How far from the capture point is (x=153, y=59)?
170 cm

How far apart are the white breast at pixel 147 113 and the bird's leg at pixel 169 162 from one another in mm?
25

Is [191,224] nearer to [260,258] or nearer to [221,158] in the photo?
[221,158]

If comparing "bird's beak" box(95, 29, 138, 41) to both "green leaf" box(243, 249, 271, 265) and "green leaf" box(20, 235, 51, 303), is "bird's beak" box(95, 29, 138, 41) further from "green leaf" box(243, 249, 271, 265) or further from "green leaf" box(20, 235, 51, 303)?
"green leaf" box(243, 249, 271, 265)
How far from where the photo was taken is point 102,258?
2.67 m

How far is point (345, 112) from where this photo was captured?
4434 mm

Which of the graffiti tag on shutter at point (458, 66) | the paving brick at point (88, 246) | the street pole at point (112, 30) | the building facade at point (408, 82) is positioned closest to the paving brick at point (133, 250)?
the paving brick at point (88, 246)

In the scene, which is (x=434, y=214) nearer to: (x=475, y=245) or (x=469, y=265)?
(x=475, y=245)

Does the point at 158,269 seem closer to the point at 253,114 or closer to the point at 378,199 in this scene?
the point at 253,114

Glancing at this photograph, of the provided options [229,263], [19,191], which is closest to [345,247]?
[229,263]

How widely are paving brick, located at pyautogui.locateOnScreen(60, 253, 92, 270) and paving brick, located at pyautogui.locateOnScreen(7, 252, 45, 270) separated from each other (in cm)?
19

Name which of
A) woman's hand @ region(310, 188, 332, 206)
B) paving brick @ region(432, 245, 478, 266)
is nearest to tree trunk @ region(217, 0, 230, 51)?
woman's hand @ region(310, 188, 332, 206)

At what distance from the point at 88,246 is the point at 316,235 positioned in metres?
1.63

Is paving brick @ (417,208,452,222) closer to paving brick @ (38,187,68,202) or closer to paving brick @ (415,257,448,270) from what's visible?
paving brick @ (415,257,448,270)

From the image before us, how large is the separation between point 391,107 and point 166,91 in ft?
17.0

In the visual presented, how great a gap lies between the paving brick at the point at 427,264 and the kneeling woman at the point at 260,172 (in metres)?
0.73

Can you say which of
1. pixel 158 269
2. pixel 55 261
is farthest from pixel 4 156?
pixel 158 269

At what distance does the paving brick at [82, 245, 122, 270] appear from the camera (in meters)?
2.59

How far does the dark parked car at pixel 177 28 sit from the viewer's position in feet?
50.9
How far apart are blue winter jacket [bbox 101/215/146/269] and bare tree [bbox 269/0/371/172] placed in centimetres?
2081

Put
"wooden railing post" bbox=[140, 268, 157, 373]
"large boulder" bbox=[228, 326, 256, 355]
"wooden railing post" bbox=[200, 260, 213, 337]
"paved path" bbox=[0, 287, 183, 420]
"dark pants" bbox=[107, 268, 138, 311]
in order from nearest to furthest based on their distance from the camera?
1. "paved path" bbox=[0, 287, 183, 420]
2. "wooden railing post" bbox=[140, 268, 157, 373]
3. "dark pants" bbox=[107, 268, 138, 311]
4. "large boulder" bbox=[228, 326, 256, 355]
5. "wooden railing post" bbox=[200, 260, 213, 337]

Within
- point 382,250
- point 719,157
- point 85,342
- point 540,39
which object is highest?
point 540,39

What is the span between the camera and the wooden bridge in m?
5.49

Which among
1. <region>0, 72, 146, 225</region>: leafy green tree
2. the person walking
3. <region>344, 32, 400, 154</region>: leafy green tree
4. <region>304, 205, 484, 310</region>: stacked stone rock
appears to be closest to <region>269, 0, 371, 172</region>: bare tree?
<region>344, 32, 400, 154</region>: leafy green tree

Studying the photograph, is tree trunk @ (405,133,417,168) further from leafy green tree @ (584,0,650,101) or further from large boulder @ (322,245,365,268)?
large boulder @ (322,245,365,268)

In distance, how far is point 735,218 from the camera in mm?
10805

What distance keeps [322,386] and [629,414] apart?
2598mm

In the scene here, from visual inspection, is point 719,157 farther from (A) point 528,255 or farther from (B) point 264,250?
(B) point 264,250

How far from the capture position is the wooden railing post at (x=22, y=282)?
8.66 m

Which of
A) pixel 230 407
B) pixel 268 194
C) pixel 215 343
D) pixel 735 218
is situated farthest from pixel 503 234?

Work instructions:
Every record above should be output exactly.

Answer for this exercise:
How far from the capture point is (x=153, y=59)?
170 cm

How far apart are the white breast at pixel 147 113 and the bird's leg at pixel 169 162 from one another in mm?
25

Is [191,224] nearer to [260,258] or nearer to [221,158] in the photo?
[221,158]

If comparing "bird's beak" box(95, 29, 138, 41) to both "green leaf" box(243, 249, 271, 265) and "green leaf" box(20, 235, 51, 303), is "bird's beak" box(95, 29, 138, 41) further from "green leaf" box(243, 249, 271, 265) or further from "green leaf" box(20, 235, 51, 303)?
"green leaf" box(243, 249, 271, 265)
How far from where the photo was taken is point 102,258?
2.67 m

How far is point (345, 112) from where this photo was captured?
4434 mm

Which of the graffiti tag on shutter at point (458, 66) | the paving brick at point (88, 246) | the street pole at point (112, 30) | the building facade at point (408, 82) is positioned closest to the paving brick at point (133, 250)?
the paving brick at point (88, 246)

In the scene, which is (x=434, y=214) nearer to: (x=475, y=245) or (x=469, y=265)?
(x=475, y=245)

Does the point at 158,269 seem closer to the point at 253,114 or closer to the point at 378,199 in this scene?
the point at 253,114

Glancing at this photograph, of the provided options [229,263], [19,191], which is closest to [345,247]?
[229,263]

How widely are paving brick, located at pyautogui.locateOnScreen(60, 253, 92, 270) and paving brick, located at pyautogui.locateOnScreen(7, 252, 45, 270) separated from each other (in cm)?
19

Name which of
A) woman's hand @ region(310, 188, 332, 206)
B) paving brick @ region(432, 245, 478, 266)
is nearest to tree trunk @ region(217, 0, 230, 51)?
woman's hand @ region(310, 188, 332, 206)

At what distance from the point at 88,246 is the point at 316,235 positioned in metres?
1.63

Is paving brick @ (417,208,452,222) closer to paving brick @ (38,187,68,202) or closer to paving brick @ (415,257,448,270) from what's visible?
paving brick @ (415,257,448,270)

From the image before us, how large is the separation between point 391,107 and point 166,91 in ft?
17.0

In the visual presented, how great a gap lies between the paving brick at the point at 427,264 and the kneeling woman at the point at 260,172 (in metres)?
0.73

Can you say which of
1. pixel 158 269
2. pixel 55 261
is farthest from pixel 4 156?
pixel 158 269

At what distance does the paving brick at [82, 245, 122, 270] appear from the camera (in meters)?
2.59

How far does the dark parked car at pixel 177 28 sit from the viewer's position in feet?
50.9
How far apart are blue winter jacket [bbox 101/215/146/269] and bare tree [bbox 269/0/371/172] placed in centimetres?
2081

Put
"wooden railing post" bbox=[140, 268, 157, 373]
"large boulder" bbox=[228, 326, 256, 355]
"wooden railing post" bbox=[200, 260, 213, 337]
"paved path" bbox=[0, 287, 183, 420]
"dark pants" bbox=[107, 268, 138, 311]
in order from nearest to furthest based on their distance from the camera?
1. "paved path" bbox=[0, 287, 183, 420]
2. "wooden railing post" bbox=[140, 268, 157, 373]
3. "dark pants" bbox=[107, 268, 138, 311]
4. "large boulder" bbox=[228, 326, 256, 355]
5. "wooden railing post" bbox=[200, 260, 213, 337]

Within
- point 382,250
- point 719,157
- point 85,342
- point 540,39
which object is highest?
point 540,39

What is the span between the camera and the wooden bridge in m?
5.49

Which among
1. <region>0, 72, 146, 225</region>: leafy green tree
2. the person walking
3. <region>344, 32, 400, 154</region>: leafy green tree
4. <region>304, 205, 484, 310</region>: stacked stone rock
appears to be closest to <region>269, 0, 371, 172</region>: bare tree?
<region>344, 32, 400, 154</region>: leafy green tree

Studying the photograph, is tree trunk @ (405,133,417,168) further from leafy green tree @ (584,0,650,101) or further from large boulder @ (322,245,365,268)?
large boulder @ (322,245,365,268)

In distance, how far is point 735,218 from the camera in mm?
10805

What distance keeps [322,386] and [629,414] apart?
2598mm

In the scene here, from visual inspection, is point 719,157 farther from (A) point 528,255 or farther from (B) point 264,250?
(B) point 264,250

How far from the capture position is the wooden railing post at (x=22, y=282)?
8.66 m

Which of
A) pixel 230 407
B) pixel 268 194
C) pixel 215 343
D) pixel 735 218
is situated farthest from pixel 503 234?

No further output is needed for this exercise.